8.7 KiB
8.7 KiB
Prompt Caching Guide
Complete guide to using prompt caching for cost optimization.
Overview
Prompt caching reduces costs by up to 90% and latency by up to 85% by caching frequently used context.
Benefits
- Cost Savings: Cache reads = 10% of input token price
- Latency Reduction: 85% faster time to first token
- Use Cases: Long documents, codebases, system instructions, conversation history
Pricing
| Operation | Cost (per MTok) | vs Regular Input |
|---|---|---|
| Regular input | $3 | 100% |
| Cache write | $3.75 | 125% |
| Cache read | $0.30 | 10% |
Example: 100k tokens cached, used 10 times
- Without caching: 100k × $3/MTok × 10 = $3.00
- With caching: (100k × $3.75/MTok) + (100k × $0.30/MTok × 9) = $0.375 + $0.27 = $0.645
- Savings: $2.355 (78.5%)
Requirements
Minimum Cacheable Content
- Claude 3.5 Sonnet: 1,024 tokens minimum
- Claude 3.5 Haiku: 2,048 tokens minimum
- Claude 3.7 Sonnet: 1,024 tokens minimum
Cache Lifetime
- Default: 5 minutes
- Extended: 1 hour (configurable)
- Refreshes on each use
Cache Matching
Cache hits require:
- ✅ Identical content (byte-for-byte)
- ✅ Same position in request
- ✅ Within TTL (5 min or 1 hour)
Implementation
Basic System Prompt Caching
const message = await anthropic.messages.create({
model: 'claude-sonnet-4-5-20250929',
max_tokens: 1024,
system: [
{
type: 'text',
text: LARGE_SYSTEM_INSTRUCTIONS, // >= 1024 tokens
cache_control: { type: 'ephemeral' },
},
],
messages: [
{ role: 'user', content: 'Your question here' }
],
});
Caching in User Messages
const message = await anthropic.messages.create({
model: 'claude-sonnet-4-5-20250929',
max_tokens: 1024,
messages: [
{
role: 'user',
content: [
{
type: 'text',
text: 'Analyze this document:',
},
{
type: 'text',
text: LARGE_DOCUMENT, // >= 1024 tokens
cache_control: { type: 'ephemeral' },
},
{
type: 'text',
text: 'What are the main themes?',
},
],
},
],
});
Multi-Turn Conversation Caching
// Turn 1 - Creates cache
const response1 = await anthropic.messages.create({
model: 'claude-sonnet-4-5-20250929',
max_tokens: 1024,
system: [
{
type: 'text',
text: SYSTEM_PROMPT,
cache_control: { type: 'ephemeral' },
},
],
messages: [
{ role: 'user', content: 'Hello!' }
],
});
// Turn 2 - Hits cache (same system prompt)

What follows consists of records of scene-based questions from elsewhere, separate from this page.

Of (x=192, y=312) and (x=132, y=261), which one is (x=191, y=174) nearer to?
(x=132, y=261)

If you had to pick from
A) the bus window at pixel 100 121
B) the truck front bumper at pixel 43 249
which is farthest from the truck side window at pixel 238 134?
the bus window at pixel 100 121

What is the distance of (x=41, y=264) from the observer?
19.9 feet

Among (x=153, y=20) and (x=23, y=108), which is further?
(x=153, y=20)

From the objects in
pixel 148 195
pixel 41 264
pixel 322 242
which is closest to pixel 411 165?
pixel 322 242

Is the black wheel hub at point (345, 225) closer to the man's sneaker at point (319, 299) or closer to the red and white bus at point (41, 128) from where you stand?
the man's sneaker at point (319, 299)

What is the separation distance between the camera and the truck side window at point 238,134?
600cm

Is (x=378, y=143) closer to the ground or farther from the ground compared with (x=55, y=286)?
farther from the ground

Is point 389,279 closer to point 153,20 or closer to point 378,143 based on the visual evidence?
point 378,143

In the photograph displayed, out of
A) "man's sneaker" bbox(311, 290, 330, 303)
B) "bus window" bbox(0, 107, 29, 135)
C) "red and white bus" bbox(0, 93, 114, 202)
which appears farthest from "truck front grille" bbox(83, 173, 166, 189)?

const response2 = await anthropic.messages.create({
model: 'claude-sonnet-4-5-20250929',
max_tokens: 1024,
system: [
{
type: 'text',
text: SYSTEM_PROMPT, // Identical - cache hit
cache_control: { type: 'ephemeral' },
},
],
messages: [
{ role: 'user', content: 'Hello!' },
{ role: 'assistant', content: response1.content[0].text },
{ role: 'user', content: 'Tell me more' },
],
});
Caching Conversation History
const messages = [
{ role: 'user', content: 'Message 1' },
{ role: 'assistant', content: 'Response 1' },
{ role: 'user', content: 'Message 2' },
{ role: 'assistant', content: 'Response 2' },
];
// Cache last assistant message
messages[messages.length - 1] = {
role: 'assistant',
content: [
{
type: 'text',
text: 'Response 2',
cache_control: { type: 'ephemeral' },
},
],
};
messages.push({ role: 'user', content: 'Message 3' });
const response = await anthropic.messages.create({
model: 'claude-sonnet-4-5-20250929',
max_tokens: 1024,
messages,
});
Best Practices
✅ Do
- Place
cache_controlon the last block of cacheable content - Cache content >= 1024 tokens (3.5 Sonnet) or >= 2048 tokens (3.5 Haiku)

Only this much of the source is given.